The XF-103 was developed as a high-speed high-altitude aircraft specifically designed to intercept incoming enemy bombers. The XF-103 was proposed in the same contract competition that resulted in the Convair F-102--Project MX-1554 Interceptor Fighter Airplane. The Republic design, Model AP-57, underwent a design performance evaluation conducted by the Air Material Command (AMC). The results showed an estimated top speed of 1438 knots. A limiting Mach number of 3.0 was quoted due to excessive (estimated) turbine inlet air temperature.
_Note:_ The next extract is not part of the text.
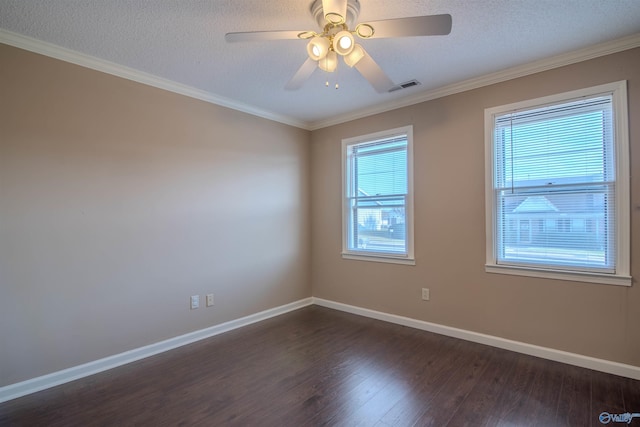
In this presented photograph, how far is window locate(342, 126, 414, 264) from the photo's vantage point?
11.9 feet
The Republic XF-103 Model AP-57 had a Delta wing swept-back 55 degrees at the leading edge and incorporates a variable incidence feature. The horizontal tail is of the Delta configuration with a sweep-back angle of 60 degrees at the leading edge. The alighting gear was of the tricycle type and retracts into the fuselage. The turbo-jet was a Wright Aeronautical Corporation XJ-67-W-1 power plant with afterburner. A Ferri type two-dimensional engine air inlet is used. The thrust of the turbo-jet engine was limited at high Mach numbers by the allowable turbine inlet temperature. The air bypassed the engine compressor and turbine, and using the afterburner as a ram-jet combustion chamber, the available thrust is greatly increased above a Mach number of 2.0

Six (6) MX-904 missiles and 36 2.75 in. FFA rockets internally stowed were proposed. The missile launching system was complex with six (6) individual tracks and actuating cylinders. Accessibility of all launchers for loading was adequate, though rockets and especially missiles were poorly located in the immediate area of the engine air scoop. Most of the Electronic and Control system were located in a compartment adjacent to the radar equipment. Fuel was contained in five pressurized fuel cells. No self-sealing or armor was proposed for the fuel system.

The USAF canceled the XF-103 development contract on 21 August, 1957 when the aircraft was in the mock-up phase.